── Items

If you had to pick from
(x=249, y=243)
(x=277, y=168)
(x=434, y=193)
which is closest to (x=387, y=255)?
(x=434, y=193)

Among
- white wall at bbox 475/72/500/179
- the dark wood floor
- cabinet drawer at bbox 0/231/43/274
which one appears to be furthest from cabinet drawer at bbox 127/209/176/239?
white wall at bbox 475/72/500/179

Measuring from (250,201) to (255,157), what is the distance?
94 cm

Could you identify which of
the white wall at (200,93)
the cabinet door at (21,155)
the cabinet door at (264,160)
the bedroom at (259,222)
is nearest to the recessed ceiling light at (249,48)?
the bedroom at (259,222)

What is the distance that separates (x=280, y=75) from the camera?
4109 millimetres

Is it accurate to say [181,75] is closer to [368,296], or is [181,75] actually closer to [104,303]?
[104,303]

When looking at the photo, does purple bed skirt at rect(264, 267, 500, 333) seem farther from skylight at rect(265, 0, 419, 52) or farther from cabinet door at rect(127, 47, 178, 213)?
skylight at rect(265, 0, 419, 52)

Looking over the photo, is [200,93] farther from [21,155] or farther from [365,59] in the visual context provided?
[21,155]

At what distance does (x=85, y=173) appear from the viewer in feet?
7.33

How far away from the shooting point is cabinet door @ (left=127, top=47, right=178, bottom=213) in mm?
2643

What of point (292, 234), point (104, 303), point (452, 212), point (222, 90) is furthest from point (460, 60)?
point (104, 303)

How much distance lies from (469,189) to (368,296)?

────

Exercise: Reproduce every item above verbatim, preserving each line in its original order.

Answer below:
If you had to pick from
(x=249, y=243)
(x=277, y=168)
(x=434, y=193)
which is closest to (x=387, y=255)?
(x=434, y=193)

Among
- white wall at bbox 475/72/500/179
- the dark wood floor
- cabinet drawer at bbox 0/231/43/274
which one appears to be furthest from cabinet drawer at bbox 127/209/176/239?
white wall at bbox 475/72/500/179

Measuring from (250,201) to (255,157), what is the distance?
94 cm

Could you identify which of
the white wall at (200,93)
the cabinet door at (21,155)
the cabinet door at (264,160)
the bedroom at (259,222)
is nearest to the recessed ceiling light at (249,48)?
the bedroom at (259,222)

What is the distance that separates (x=280, y=75) from the camera?
4109 millimetres

Is it accurate to say [181,75] is closer to [368,296], or is [181,75] actually closer to [104,303]?
[104,303]

When looking at the photo, does purple bed skirt at rect(264, 267, 500, 333) seem farther from skylight at rect(265, 0, 419, 52) or farther from cabinet door at rect(127, 47, 178, 213)?
skylight at rect(265, 0, 419, 52)

Looking over the photo, is [200,93] farther from [21,155] or farther from [365,59] in the visual context provided?
[21,155]

At what distance does (x=85, y=173) appear from the viewer in feet?
7.33

How far away from the shooting point is cabinet door @ (left=127, top=47, right=178, bottom=213) in mm?
2643

What of point (292, 234), point (104, 303), point (452, 212), point (222, 90) is furthest from point (460, 60)?
point (104, 303)

How much distance lies from (469,189) to (368,296)?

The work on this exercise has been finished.